For the longest time, I did nothing about these conversations. I grew up with books when my mother was in the house, but when she left, so did the books. My father never subscribed to magazines (I don’t think that nudist colony one my sister found in his closet one time really counts), and there were no libraries within walking distance. We only got the Sunday paper and I never had the nerve to ask my dad if I could read it after him. Ours was not a free and easy household, and it would never have occurred to me to ask for anything, although I might have been pleasantly surprised if I had.

I had started reading at 3, but between the ages of 5 and 10 had very little in the way of material that didn’t come on the back of a cereal box or from a school textbook. I had no idea that I might have a facility for words – I didn’t talk much in school – until we began to write essays later on. My writing career might have started then, but I didn’t know there were such things as notebooks or pads of paper. No one suggested it to me and like a little tin doll, I waited for someone to wind me up and get me going. Except for some rather peculiar exceptions, I was a very passive child, waiting patiently to be told what I was allowed or not allowed to do with my life. I was like an elephant who had been trained to stay tethered and had been tethered for so long that a mere piece of string would serve to keep me in place. I was fortunate that my life did not stay that way.

When did I know I was a writer? I never did. I still do not. The closest I have come is accepting that writing and I – after a rather rocky start and some bumpy side roads – are inseparable.

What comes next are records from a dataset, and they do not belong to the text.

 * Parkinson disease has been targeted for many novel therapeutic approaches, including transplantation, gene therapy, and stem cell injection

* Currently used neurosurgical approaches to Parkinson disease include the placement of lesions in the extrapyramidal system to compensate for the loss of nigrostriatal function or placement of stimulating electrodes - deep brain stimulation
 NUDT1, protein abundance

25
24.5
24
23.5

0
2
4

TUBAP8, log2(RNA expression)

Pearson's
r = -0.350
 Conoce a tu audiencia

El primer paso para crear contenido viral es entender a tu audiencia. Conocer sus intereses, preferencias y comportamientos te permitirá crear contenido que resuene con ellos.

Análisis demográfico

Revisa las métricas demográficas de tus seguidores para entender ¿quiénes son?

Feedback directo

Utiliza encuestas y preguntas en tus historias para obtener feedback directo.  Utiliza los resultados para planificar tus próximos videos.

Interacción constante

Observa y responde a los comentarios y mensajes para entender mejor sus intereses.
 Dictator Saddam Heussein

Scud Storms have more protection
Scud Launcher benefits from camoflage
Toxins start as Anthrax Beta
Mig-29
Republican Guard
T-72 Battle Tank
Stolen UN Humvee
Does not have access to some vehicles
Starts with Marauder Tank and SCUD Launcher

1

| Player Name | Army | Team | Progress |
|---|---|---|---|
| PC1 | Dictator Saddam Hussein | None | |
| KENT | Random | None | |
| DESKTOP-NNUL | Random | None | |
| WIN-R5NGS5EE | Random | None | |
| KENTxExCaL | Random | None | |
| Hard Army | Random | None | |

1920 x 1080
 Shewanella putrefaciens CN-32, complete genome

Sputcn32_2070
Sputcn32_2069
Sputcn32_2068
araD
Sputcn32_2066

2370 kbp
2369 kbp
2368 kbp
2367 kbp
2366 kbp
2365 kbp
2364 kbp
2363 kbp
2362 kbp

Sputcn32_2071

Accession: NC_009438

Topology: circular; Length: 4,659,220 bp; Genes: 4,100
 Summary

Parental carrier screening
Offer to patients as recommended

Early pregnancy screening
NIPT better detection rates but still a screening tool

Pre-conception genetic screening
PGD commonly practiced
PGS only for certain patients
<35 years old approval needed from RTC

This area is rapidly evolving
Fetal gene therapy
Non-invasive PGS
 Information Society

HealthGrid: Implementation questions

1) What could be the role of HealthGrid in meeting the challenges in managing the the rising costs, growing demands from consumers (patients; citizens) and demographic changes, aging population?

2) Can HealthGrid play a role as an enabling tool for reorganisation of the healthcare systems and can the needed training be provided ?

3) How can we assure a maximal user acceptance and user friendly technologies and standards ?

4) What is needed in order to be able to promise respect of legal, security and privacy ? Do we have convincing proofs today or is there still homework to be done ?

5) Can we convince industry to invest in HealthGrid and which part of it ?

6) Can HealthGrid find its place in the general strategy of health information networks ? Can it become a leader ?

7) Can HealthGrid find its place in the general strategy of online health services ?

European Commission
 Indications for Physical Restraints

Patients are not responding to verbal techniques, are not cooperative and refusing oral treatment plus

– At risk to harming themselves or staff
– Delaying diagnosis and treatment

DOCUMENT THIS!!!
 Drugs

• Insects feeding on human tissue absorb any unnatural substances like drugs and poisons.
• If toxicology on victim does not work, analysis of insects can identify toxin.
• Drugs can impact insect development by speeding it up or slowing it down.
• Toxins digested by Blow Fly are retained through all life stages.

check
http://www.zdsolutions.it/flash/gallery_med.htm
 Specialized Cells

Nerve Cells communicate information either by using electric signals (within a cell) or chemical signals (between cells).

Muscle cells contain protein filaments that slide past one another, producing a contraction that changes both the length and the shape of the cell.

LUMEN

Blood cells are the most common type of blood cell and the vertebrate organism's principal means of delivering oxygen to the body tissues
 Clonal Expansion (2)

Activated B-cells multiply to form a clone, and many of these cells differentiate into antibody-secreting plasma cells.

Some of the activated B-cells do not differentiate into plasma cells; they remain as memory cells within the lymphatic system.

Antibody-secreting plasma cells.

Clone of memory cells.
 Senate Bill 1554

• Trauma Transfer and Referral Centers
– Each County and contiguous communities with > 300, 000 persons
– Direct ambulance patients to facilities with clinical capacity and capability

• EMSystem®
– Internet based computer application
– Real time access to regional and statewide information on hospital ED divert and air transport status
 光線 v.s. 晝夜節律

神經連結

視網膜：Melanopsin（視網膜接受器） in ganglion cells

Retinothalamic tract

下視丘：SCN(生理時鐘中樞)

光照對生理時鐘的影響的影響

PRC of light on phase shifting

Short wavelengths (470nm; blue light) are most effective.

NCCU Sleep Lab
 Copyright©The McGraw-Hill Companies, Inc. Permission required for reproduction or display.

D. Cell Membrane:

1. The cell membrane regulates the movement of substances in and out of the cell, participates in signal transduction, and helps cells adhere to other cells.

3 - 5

Some part of me feels that I am still in the process of becoming, which isn’t something that I mind. As with art – another thing I came to later than I might have – I have learned to value the journey towards the completion of a project more than the completion itself.

Now I no longer wonder whether I have anything to say, but whether what I have to say is worth saying aloud.

One thought on “When Did You Know You Were a Writer?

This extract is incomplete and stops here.